Пошел второй месяц, как Андрея с Лукичом сделал взрыв соседями по больничной койке. Но скоро Лукич выпишется, а вот Андрею придется здесь задержаться…
– Шаман, не вешай носа… – утешал его Лукич, когда ушла медсестра, измерявшая больным температуру, и они остались одни в палате. – Давай-ка я что-нибудь совру для веселья.
– Лукич, у тебя была жена? – спрашивает Андрей, лежа на спине и неподвижными глазами уставившись в белый потолок.
– Хочется знать, есть ли у Лукича сердце и хранится ли там любовная гиря? – балагурит Лукич. – Скажу… Я работал в Томске. На ремонтно-механическом заводе. Обкатывал трактор. Была у меня маленькая комнатушка. Семь шагов в длину, четыре – в ширину. Стеной оштукатуренной дранки отделялась комната от квартиры главбуха Крошечкина. Лиза, жена его, была моложе главбуха лет на пятнадцать. Работала кадровичкой у нас же на заводе. Надо тебе сказать, Лиза, в противовес мужу, стройная, миловидная. Глянешь – зубы ломит, так бы и укусил. И вот… Как-то сижу ночью. Мопассана почитываю. А надо тебе сказать, я сызмальства к книжной продукции интерес имел. Вдруг на самом таком месте вырваны пять страниц, хоть сам досочиняй. Размечтался… А в дверь кто-то: тюк-тюк, да так нежно, так осторожно…
«Помоги, сосед, – Лиза попросила, когда вошла, а сама придерживает рукой полу плаща. – Форточка от вчерашнего дождя разбухла. Пришлось идти на улицу притворять ее. Ключ забыла взять. Дверь на замок английский и защелкнулась… – Как бы в доказательство, смущенно откинула полу и добавила: – В чем мать родила осталась…»
Говорю ей, что придется ломать замок, а она ухмыльнулась и объяснила. Мол, зачем? «Открой подпол, я перелезу…» Грешно было отказать молоденькой бабеночке, попавшей в беду…
– А муж?.. – спрашивает Андрей равнодушно.
– Он уехал тогда в отпуск. – Лукич хохотнул и продолжал свою историю: – И начала она ко мне являться подпольным образом каждую ночку, как привидение. Вернулся муж из отпуска. Свидания реже стали.
– А не врешь все?.. – спросил Андрей, чтобы подзадорить Лукича.
– Правда, Шаман! Жил смешно, а любил грешно. Придет время, засуну голову в бочку и утоплюсь.

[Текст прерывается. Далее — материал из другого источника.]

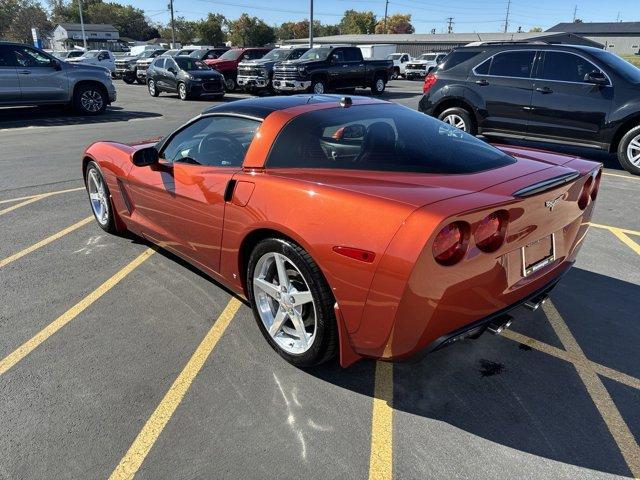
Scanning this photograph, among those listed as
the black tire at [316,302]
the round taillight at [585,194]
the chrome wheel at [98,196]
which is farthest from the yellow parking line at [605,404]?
the chrome wheel at [98,196]

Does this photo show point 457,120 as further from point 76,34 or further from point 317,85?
point 76,34

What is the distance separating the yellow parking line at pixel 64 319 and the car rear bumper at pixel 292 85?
1480cm

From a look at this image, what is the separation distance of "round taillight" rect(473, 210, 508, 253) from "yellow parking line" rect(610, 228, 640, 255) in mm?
3145

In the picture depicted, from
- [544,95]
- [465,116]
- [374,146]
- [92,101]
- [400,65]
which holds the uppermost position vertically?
[400,65]

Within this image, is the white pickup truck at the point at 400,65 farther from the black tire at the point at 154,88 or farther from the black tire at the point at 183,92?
the black tire at the point at 183,92

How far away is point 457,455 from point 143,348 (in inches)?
78.2

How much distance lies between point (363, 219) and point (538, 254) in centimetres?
102

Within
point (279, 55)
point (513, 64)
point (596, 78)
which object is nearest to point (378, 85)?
point (279, 55)

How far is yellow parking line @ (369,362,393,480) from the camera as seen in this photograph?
219 cm

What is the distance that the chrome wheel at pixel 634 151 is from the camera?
24.1 feet

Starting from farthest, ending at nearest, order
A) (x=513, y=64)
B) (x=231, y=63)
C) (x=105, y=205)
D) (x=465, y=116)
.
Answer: (x=231, y=63)
(x=465, y=116)
(x=513, y=64)
(x=105, y=205)

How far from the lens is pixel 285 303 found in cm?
284

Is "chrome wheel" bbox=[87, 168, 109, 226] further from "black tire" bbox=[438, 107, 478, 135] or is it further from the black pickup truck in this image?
the black pickup truck

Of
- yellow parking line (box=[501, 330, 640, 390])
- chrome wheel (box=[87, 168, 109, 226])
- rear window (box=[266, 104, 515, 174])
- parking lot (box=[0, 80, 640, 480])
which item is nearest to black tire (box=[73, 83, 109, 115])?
chrome wheel (box=[87, 168, 109, 226])
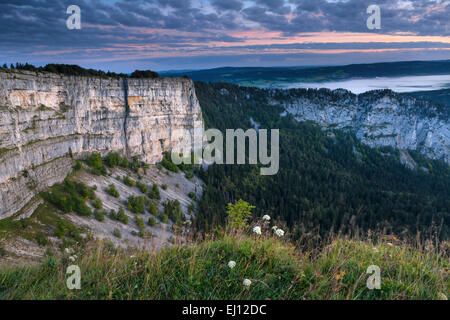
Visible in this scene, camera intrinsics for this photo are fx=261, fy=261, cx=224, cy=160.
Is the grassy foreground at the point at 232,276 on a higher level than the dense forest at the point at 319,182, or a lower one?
higher

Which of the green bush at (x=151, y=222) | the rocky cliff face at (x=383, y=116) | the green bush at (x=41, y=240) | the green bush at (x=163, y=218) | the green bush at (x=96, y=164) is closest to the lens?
the green bush at (x=41, y=240)

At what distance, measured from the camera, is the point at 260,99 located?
145875mm

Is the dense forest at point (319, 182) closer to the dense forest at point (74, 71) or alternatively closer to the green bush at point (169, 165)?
the green bush at point (169, 165)

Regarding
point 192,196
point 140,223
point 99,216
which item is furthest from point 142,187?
point 99,216

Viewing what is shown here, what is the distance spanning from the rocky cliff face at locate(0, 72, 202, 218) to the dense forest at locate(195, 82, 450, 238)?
16.1 meters

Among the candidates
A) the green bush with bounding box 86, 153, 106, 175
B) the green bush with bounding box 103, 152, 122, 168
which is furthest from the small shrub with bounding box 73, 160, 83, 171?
the green bush with bounding box 103, 152, 122, 168

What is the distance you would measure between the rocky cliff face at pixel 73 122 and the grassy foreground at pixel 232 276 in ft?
92.7

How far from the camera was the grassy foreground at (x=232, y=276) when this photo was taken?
468 cm

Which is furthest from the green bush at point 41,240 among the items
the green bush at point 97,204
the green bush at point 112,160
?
the green bush at point 112,160

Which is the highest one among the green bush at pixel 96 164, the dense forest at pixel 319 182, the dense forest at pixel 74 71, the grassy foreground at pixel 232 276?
the dense forest at pixel 74 71

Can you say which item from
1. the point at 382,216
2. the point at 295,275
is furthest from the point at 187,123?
the point at 295,275

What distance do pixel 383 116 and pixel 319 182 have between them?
105 meters

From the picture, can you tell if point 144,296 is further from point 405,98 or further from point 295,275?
point 405,98

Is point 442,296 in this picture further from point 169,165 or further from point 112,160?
point 169,165
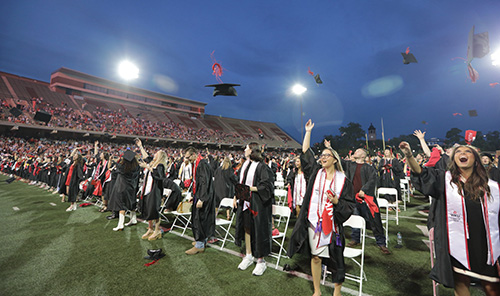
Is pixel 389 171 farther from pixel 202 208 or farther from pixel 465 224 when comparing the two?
pixel 202 208

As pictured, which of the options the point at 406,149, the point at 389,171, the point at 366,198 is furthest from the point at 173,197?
the point at 389,171

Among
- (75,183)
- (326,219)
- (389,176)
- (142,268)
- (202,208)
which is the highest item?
(389,176)

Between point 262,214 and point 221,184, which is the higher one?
point 221,184

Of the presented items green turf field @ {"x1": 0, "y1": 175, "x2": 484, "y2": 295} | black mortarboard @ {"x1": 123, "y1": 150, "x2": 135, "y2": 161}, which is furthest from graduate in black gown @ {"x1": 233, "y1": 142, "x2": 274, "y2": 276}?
black mortarboard @ {"x1": 123, "y1": 150, "x2": 135, "y2": 161}

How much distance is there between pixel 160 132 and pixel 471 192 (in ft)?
129

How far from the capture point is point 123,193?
18.2ft

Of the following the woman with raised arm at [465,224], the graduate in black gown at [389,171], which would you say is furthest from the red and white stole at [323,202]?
the graduate in black gown at [389,171]

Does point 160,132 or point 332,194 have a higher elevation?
point 160,132

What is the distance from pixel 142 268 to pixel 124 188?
2.67 metres

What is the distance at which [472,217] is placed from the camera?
1.98 m

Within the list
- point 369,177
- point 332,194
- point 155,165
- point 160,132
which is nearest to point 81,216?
point 155,165

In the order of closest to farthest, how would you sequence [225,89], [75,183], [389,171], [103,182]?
[225,89] → [103,182] → [75,183] → [389,171]

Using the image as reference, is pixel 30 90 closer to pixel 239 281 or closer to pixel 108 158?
pixel 108 158

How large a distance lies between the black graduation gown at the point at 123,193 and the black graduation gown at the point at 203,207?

– А дальше как у тебя с Лизой было?
– Однажды ночью впустил ее к себе. Слышим, грохот в подполе. Лиза перепугалась. Выждала маленько. Тишина. Пошел я в разведку. Нырнул в подпол…. А там вот что приключилось. Забыла Лиза подпол прикрыть. Мужик-то ее в темноте и загремел туда. Ударился виском ю железную лопату, подрыгался маленько, и ангелы унесли его душу в царствие небесное…
– Ну, а ты женился на Лизе, так, что ли?
– Полгода жили душа в душу. А потом снюхалась она как-то с одним: торговал на базаре лавровым листом и фруктами. Попался жадный до русской бабы мужик – увез с собой. И опять я бобылем остался… – развел руками Лукич.
– Расскажи еще что-нибудь, – просит Андрей.
– А что рассказывать-то… У меня вся жизнь шиворот-навыворот. На войну попал в семнадцать лет. Добровольцем пошел в сорок четвертом. Под Берлином кусанули три автоматные пули в ногу. Ребята перевязали. Снова лег за пулемет. Хрен там разберешь… На третьем этаже – немцы, на втором мы засели. Дым, грохот, крики, стоны. Два осколка меня подрезали. Очнулся в госпитале…
– До войны где работал?
– В колхозе, сено на быках возил. Раздолье там парням было… Я многим девкам тогда пироги надкусил… Наверно, за это бог и покарал. Одна выдра, чтоб ей не разродиться, кольнула меня… Было это после войны. В Томске жил. Пришел в баню. Кругом пар, лампочка на потолке, как бабий глаз с похмелья. Встал я в очередь, думал, за водой. Подошел черед. Уперся в дверь лбом, а в ней от сучка дырка. Вклинился глазом в бабье отделение. Увидел бабий рай… Какая-то косопузиха и ткни меня прутком от веника… Так вот и окривел…
Андрей улыбнулся, а у Лукича скорбное лицо: мол, что тут смешного?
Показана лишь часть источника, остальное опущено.